Material for this exercise section start

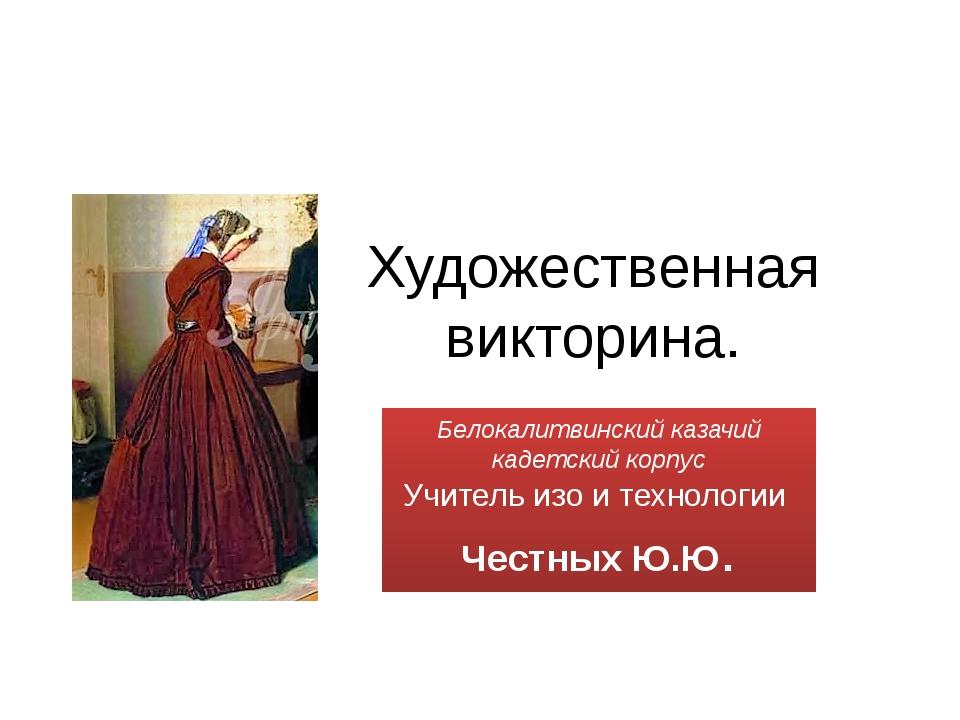 Художественная викторина. Белокалитвинский казачий кадетский корпус Учитель и...
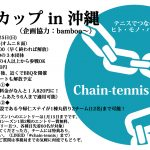 Chainカップ in 沖縄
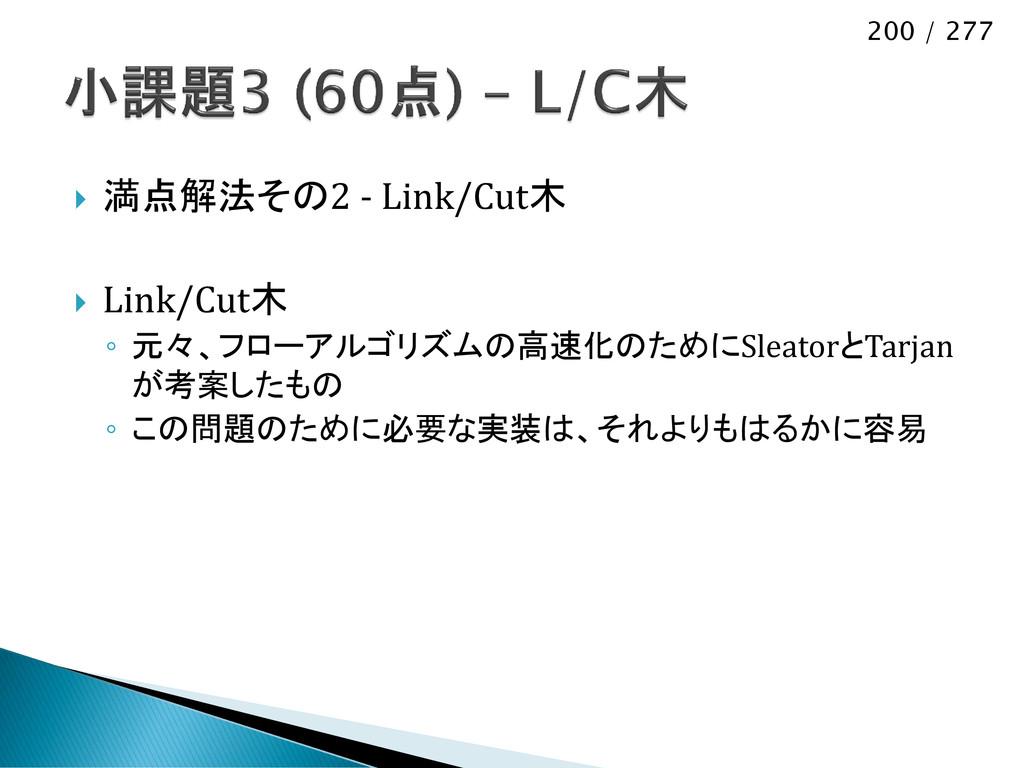 200 / 277  満点解法その2 - Link/Cut木  Link/Cut木 ◦ 元...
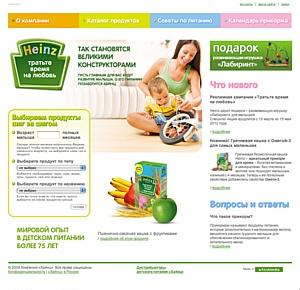 Digital-агенство Articul.ru провело редизайн сайта продуктов детского питания «Heinz»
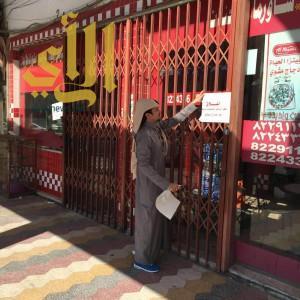 بلدية غرب الدمام: بلاغ مواطن يؤدي الى اغلاق مطعم مخالف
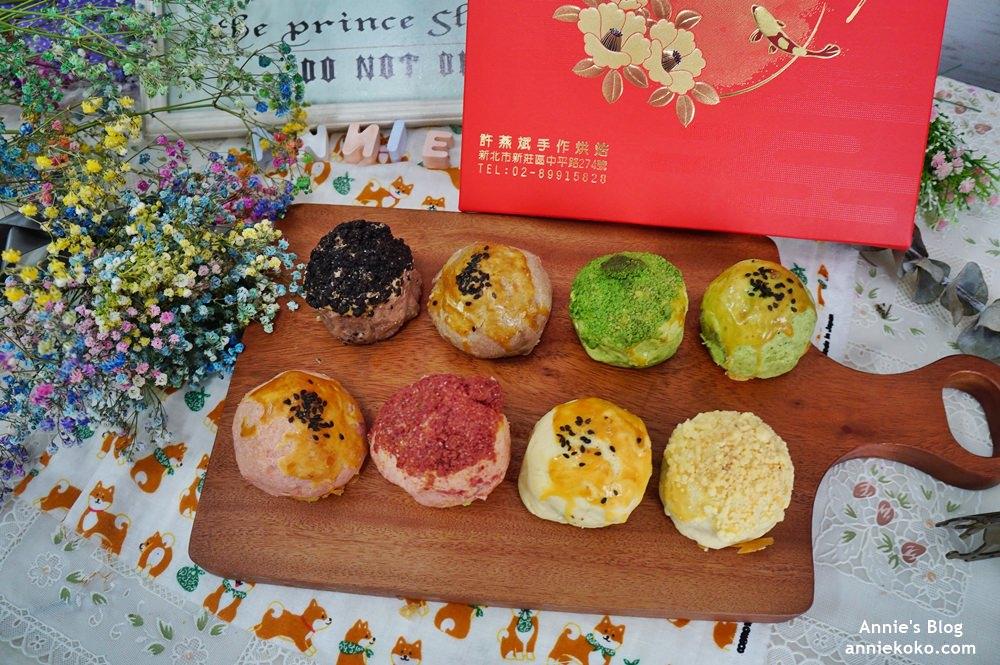[新莊月餅推薦]許燕斌手作烘焙 獨創雙餅夢幻中秋月餅禮盒 送禮新選擇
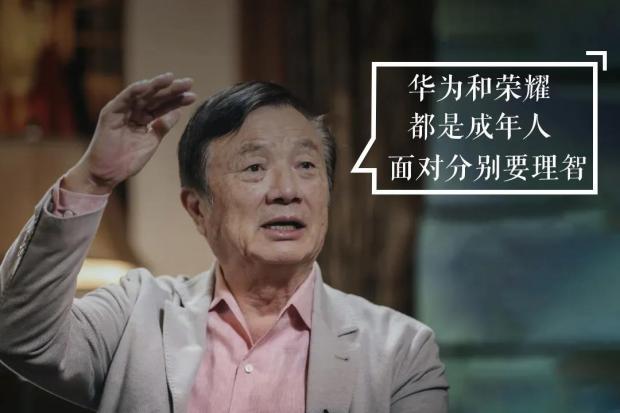 """吴晓波:华为的每个""""命运时刻"""",任正非都讲了什么"""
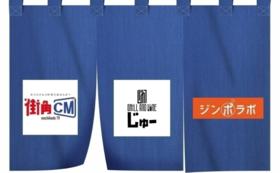 50,000円【企業様限定リターン】「暖簾(のれん)に名入れ」コース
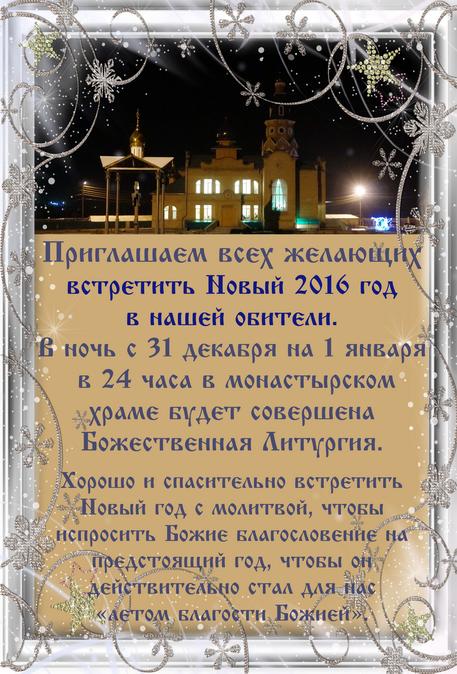 Новый год в монастыре 2016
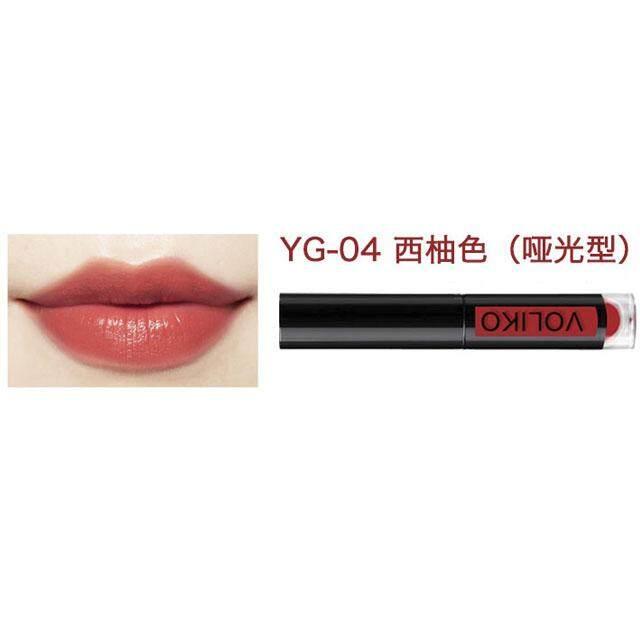 【Kuning Emas-04 Grapefruit Color】matte Matte Glasir Bibir Non-Stick Lipstik Lipstik Pelembab Melembapkan Tahan Lama-Intl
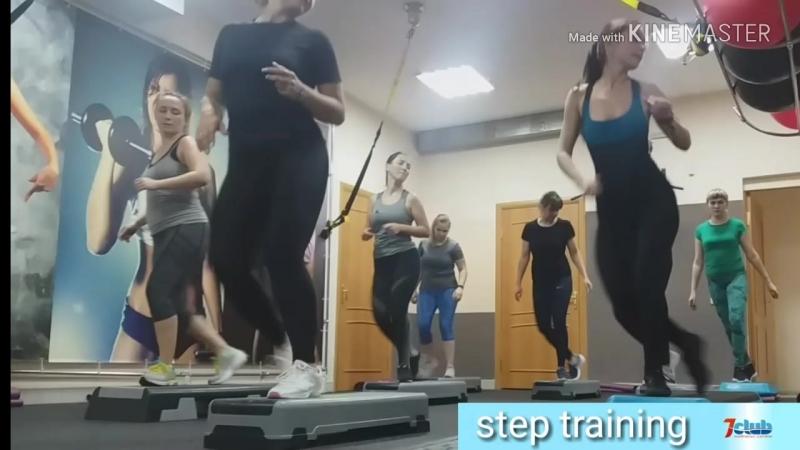 тренировка Step
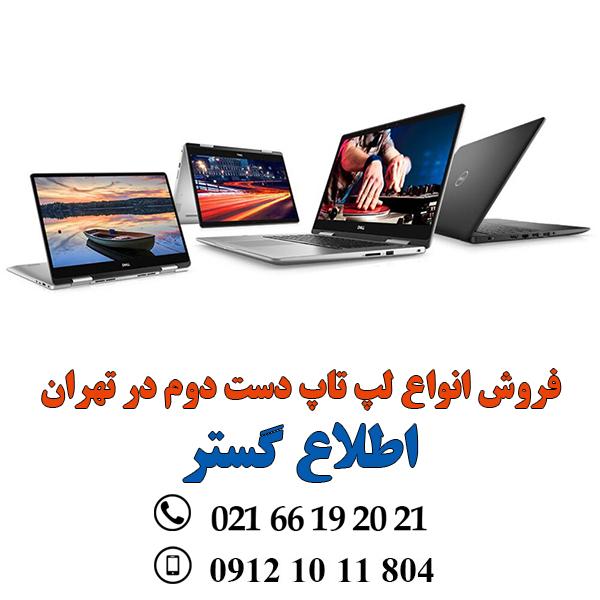 قیمت خرید و فروش لپ تاپ دست دوم در تهران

Material for this exercise section end

Exercise objective —
None of the pictures should appear, though every line of the data above must be reproduced exactly.

Completed task —
 Художественная викторина. Белокалитвинский казачий кадетский корпус Учитель и...
 Chainカップ in 沖縄
 200 / 277  満点解法その2 - Link/Cut木  Link/Cut木 ◦ 元...
 Digital-агенство Articul.ru провело редизайн сайта продуктов детского питания «Heinz»
 بلدية غرب الدمام: بلاغ مواطن يؤدي الى اغلاق مطعم مخالف
[新莊月餅推薦]許燕斌手作烘焙 獨創雙餅夢幻中秋月餅禮盒 送禮新選擇
 """吴晓波:华为的每个""""命运时刻"""",任正非都讲了什么"""
 50,000円【企業様限定リターン】「暖簾(のれん)に名入れ」コース
 Новый год в монастыре 2016
 【Kuning Emas-04 Grapefruit Color】matte Matte Glasir Bibir Non-Stick Lipstik Lipstik Pelembab Melembapkan Tahan Lama-Intl
 тренировка Step
 قیمت خرید و فروش لپ تاپ دست دوم در تهران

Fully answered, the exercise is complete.